I prefer this problem to be solved with the knowledge of the the maximum and minimum using the derivatives and so on.

I am a bit confused

I said that I will take the square distance between the point $0,1$ and $y=$$\sqrt{x^2-4}$

then I got $D(x)=x^2-(\sqrt{x^2-4}-1)^2$

after that I took the derivative and made it equal to zero and I was lost at this point since I didn't know how to get the values that would lead me to the Minimum.

?!?!

Answer 1

It's probably easier to take $x=\pm\sqrt{y^2+4}$, since this is true for all $y$, while looking at the question in terms of $x$ requires the condition that $|x|\geq 4$.

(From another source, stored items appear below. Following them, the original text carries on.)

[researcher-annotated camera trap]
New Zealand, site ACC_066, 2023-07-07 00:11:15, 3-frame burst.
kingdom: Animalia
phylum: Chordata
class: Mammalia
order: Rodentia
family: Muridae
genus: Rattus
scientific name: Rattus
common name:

Also, $x^2+(y-1)^2 = y^2+4 +(y-1)^2$ is much easier to minimize, and doesn't depend on the sign of $x$.

Answer 2

here is one way to compute the closes distance. let the foot of the perpendicular from $(0,1)$ to $x^2-y^2 = 4$ be $(a,b)$ the slope of the line is $b - 1 \over a$ and the slope of hyperbola is $a \over b,$ so $a, b$ satisfy:${(b-1) \over a}{ a \over b} = -1$ this gives $$a = 0, b = { 1 \over 2}.$$ $a = 0$ is not in the domain so we have $b = {1 \over 2} \ and \ a = \sqrt{17}/2.$

so the shortest distance from $(0,1)$ to the $x^2 - y^2 = 4$ is $$\sqrt{(1-1/2)^2 + (0 \pm\sqrt{17/2})^2 } = {3\sqrt 2 \over 2}. $$

Answer 3

WLOG, we can represent any point on the given hyperbola as $x=2\sec A,y=2\tan A$

So, we need to minimize $\sqrt{(2\sec A-0)^2+(2\tan A-1)^2}=\sqrt{8\tan^2A-4\tan A+5}$

Now, $8\tan^2A-4\tan A+5=\dfrac{16\tan^2A-8\tan A+10}2=\dfrac{(4\tan A-1)^2+9}2\ge\dfrac92$